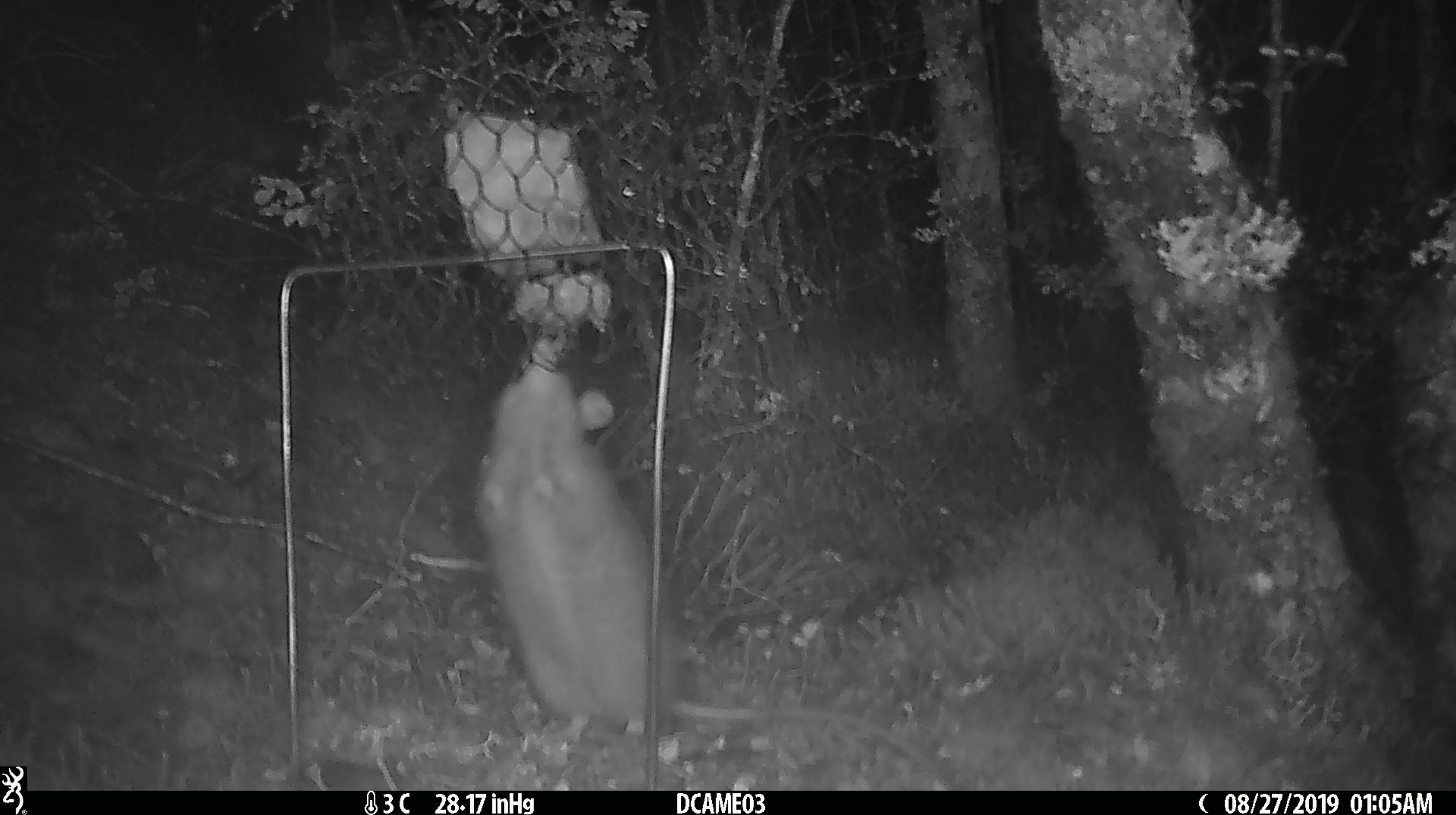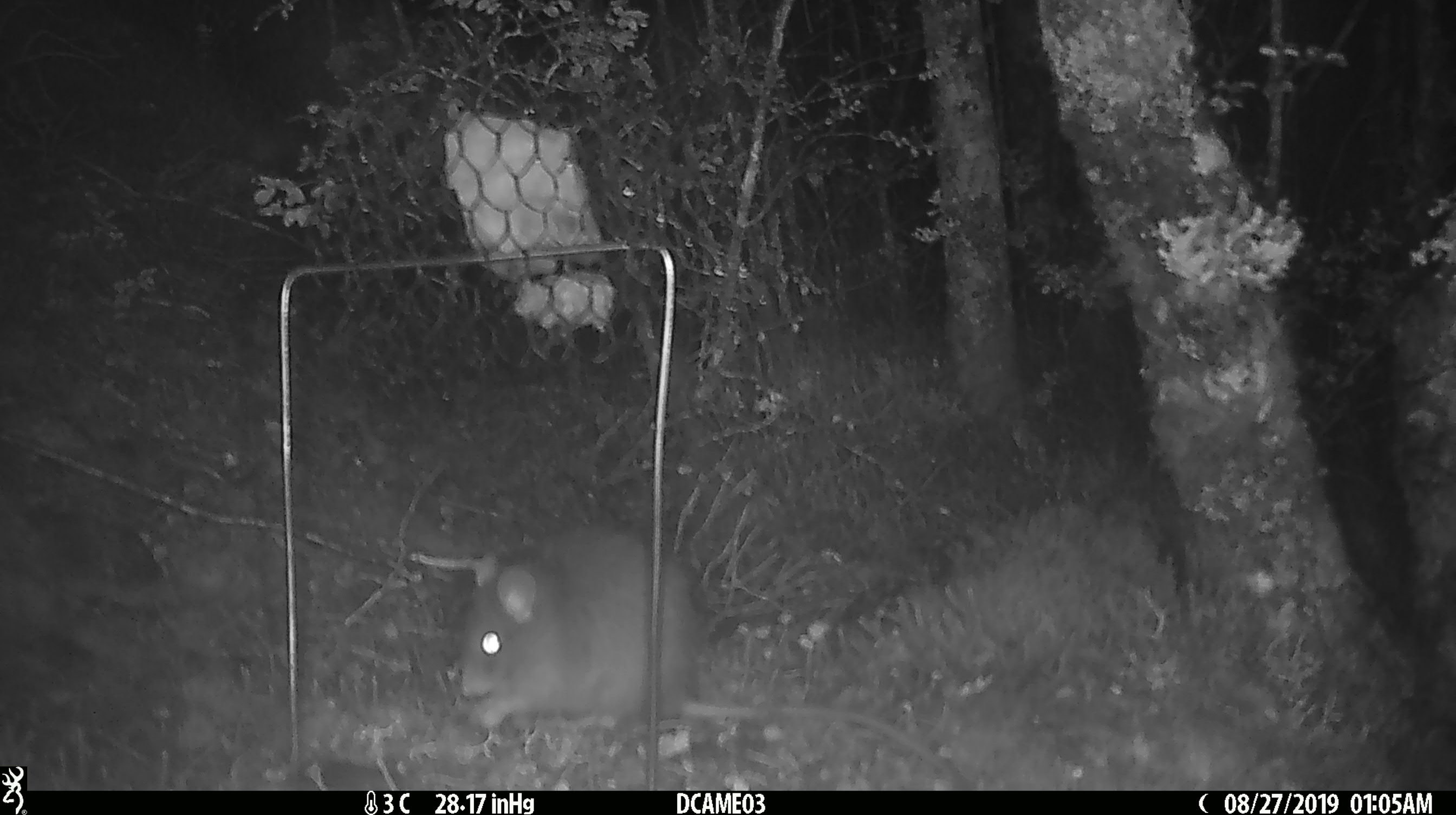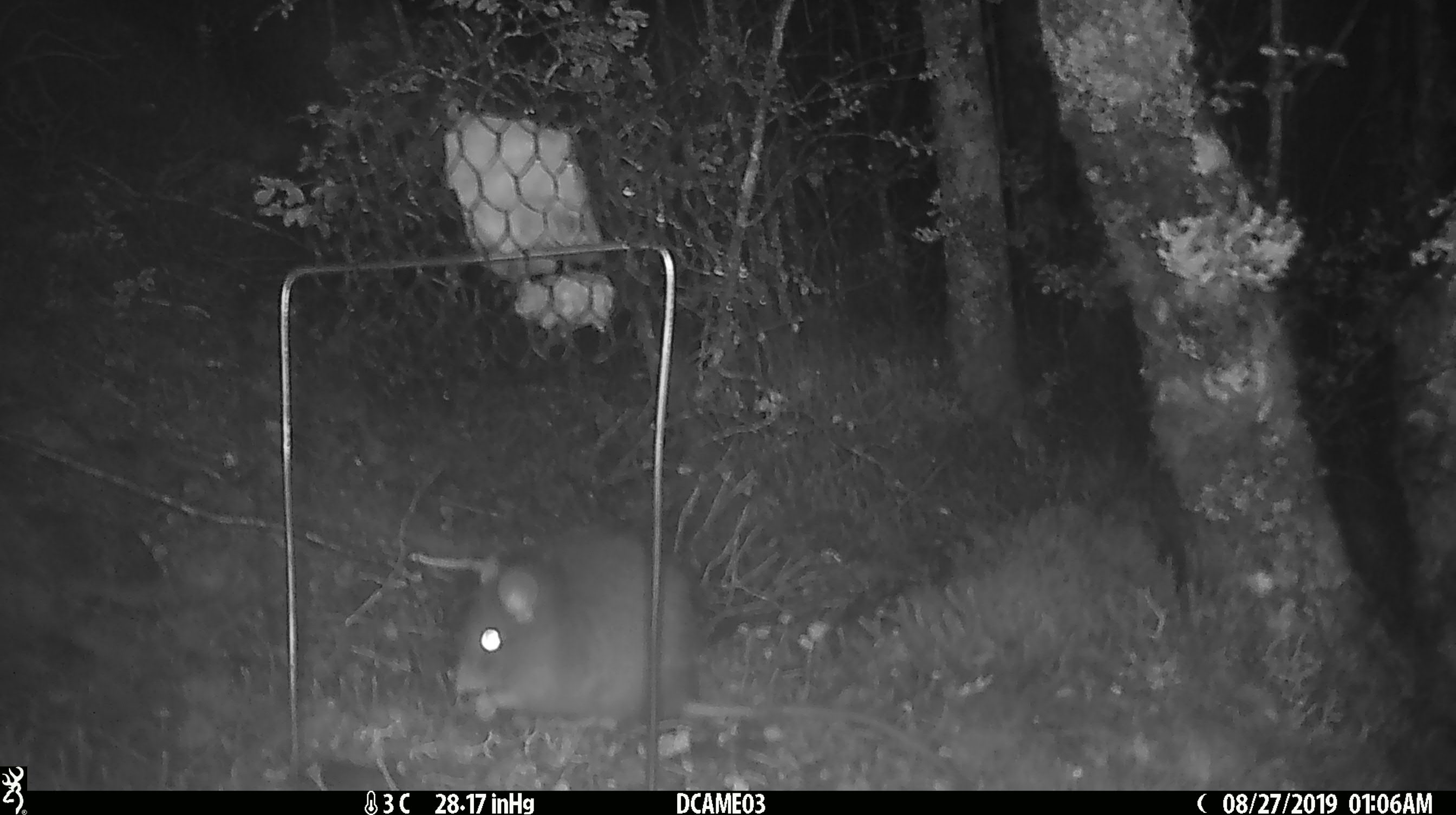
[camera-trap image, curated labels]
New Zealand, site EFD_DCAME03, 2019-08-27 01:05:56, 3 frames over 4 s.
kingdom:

▶ _AIM OF THE EXERCISE_
In your answer, give every line of the listing above exactly, and do not include the images.

▶ _TASK OUTPUT_
[camera-trap image, curated labels]
New Zealand, site EFD_DCAME03, 2019-08-27 01:05:56, 3 frames over 4 s.
kingdom:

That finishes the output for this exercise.